Hay’s Happening!


Several back-to-back days of sunshine and gentle breezes are giving us the perfect window for making hay, at last. Norm started mowing over the weekend and has been fluffing and raking ever since. The tedder (above) is throwing up an amazing amount of wake, since the grasses are long and lanky. The lack of humidity and steady breeze is drying the stalks quickly. With any luck bailing will start this afternoon. Although this is very late for first cutting, we will still have a decent amount of time for growing and mowing a second cut later this season to feed the sheep this winter. The yield is likely to be less, but there will be something and we will make do with whatever we get. That's the way it goes.

Daily pop up thunderstorms have been the culprit up until now. We've had amazing looking thunderheads build up each afternoon, usually socking us with a rip roaring downpour. Mike took this shot some time last week of a cloud bank that had just traveled over the house. I love watching the sky and watching storms is especially dramatic. Although I could do without the hailstones which have really done a number on my leafy garden plants.


The sheep are thriving and the lambs have moved yet again, to the open barn on the west side of the road. Here I've been stockpiling fresh pasture, untrodden for weeks. Lots of good eating for them. 

The ewes have dried off nicely and are also grazing – out of sight of their little ones. Occasionally I hear some calling back and forth, but it's generally peaceful here.

Little deer.IMG_3406
I spied this little darling along the driveway two days ago. Mike and I have been watching this little faun grow up alongside its mother for weeks now. On Saturday I was surprised to find him alone and rather exposed. His mother was further up the driveway, I later learned.

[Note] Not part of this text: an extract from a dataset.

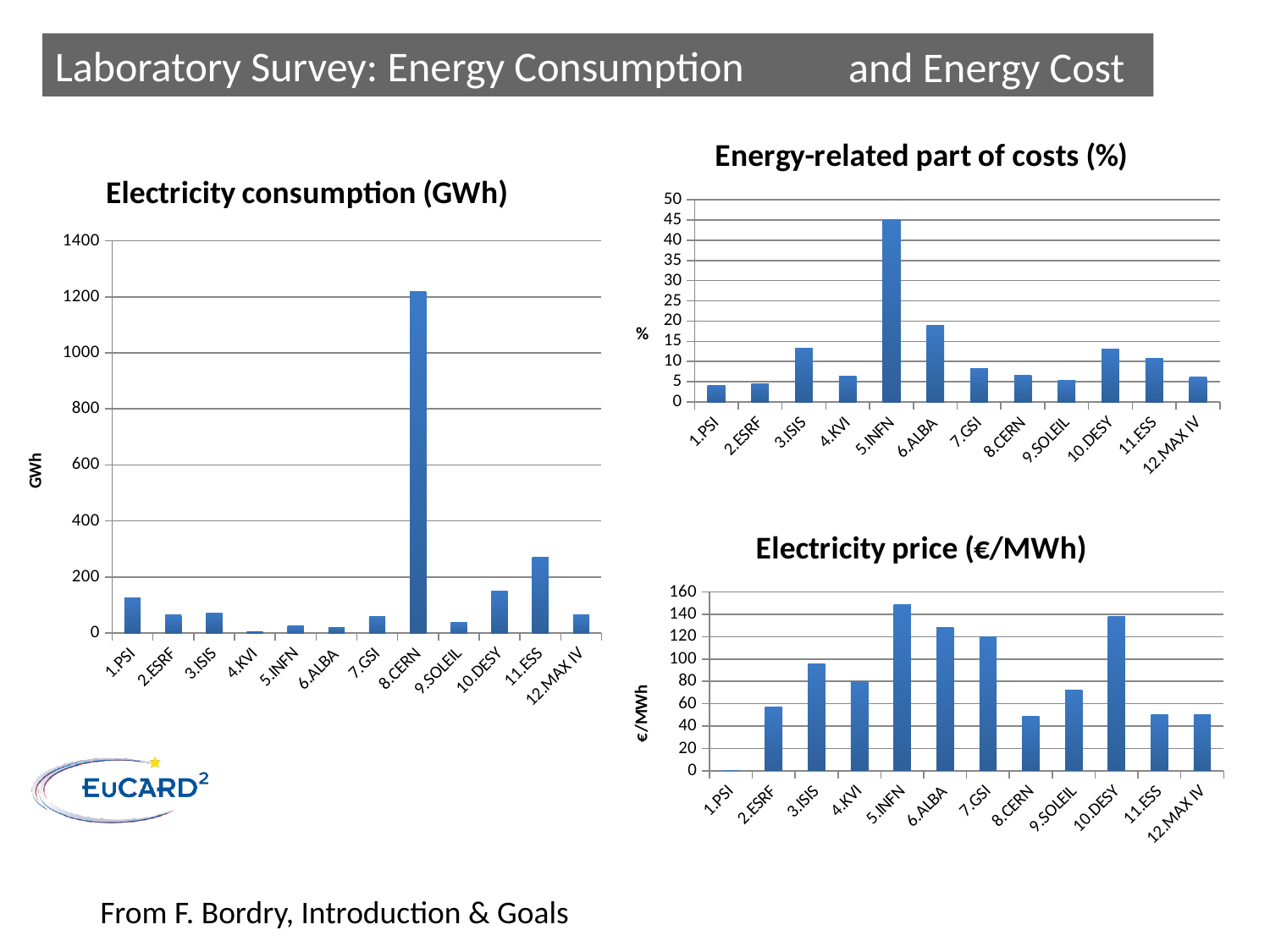
In the Electricity price (€/MWh) chart, is the value for 10.DESY greater or less than 120? greater In the Electricity consumption (GWh) chart, is the value for 8.CERN greater or less than 1000? greater In the Electricity consumption (GWh) chart, which has the larger value, 10.DESY or 2.ESRF? 10.DESY In the Electricity consumption (GWh) chart, is the value for 11.ESS greater or less than 200? greater In the Energy-related part of costs (%) chart, which has the larger value, 6.ALBA or 7.GSI? 6.ALBA In the Electricity price (€/MWh) chart, which laboratory has the highest electricity price? 5.INFN How many laboratories are shown on the x axis of the Electricity consumption (GWh) chart? 12 What kind of chart is the Electricity consumption (GWh) chart? bar chart In the Electricity consumption (GWh) chart, which laboratory has the highest electricity consumption? 8.CERN In the Energy-related part of costs (%) chart, which laboratory has the highest value? 5.INFN In the Electricity price (€/MWh) chart, which laboratory has the lowest electricity price? 1.PSI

When he stood to walk away I noticed the problem – an injured hind leg. He hobbled for cover in the tall brush and even gave a little cry as he shuffled away. I spent the next hour working the phone, trying to see if the Environmental Police or the Department of Wildlife would be of any assistance to an injured faun. Apparently they don't do anything to rehabilitate a deer with a broken hind leg, so this little guy is pretty vulnerable. 

At least they have little scent at this age and his mother is always nearby. They've chosen to plant themselves near our home, which may be a smart move since the coyotes tend to roam down in the dell and on the  woodland fringes. We are certainly keeping our eyes open for this little family and hoping that his injury is one that mends itself.

If anyone has any suggestions or light to shed on the situation, would love to hear.

Hope all of you are enjoying this wonderful slice of summer.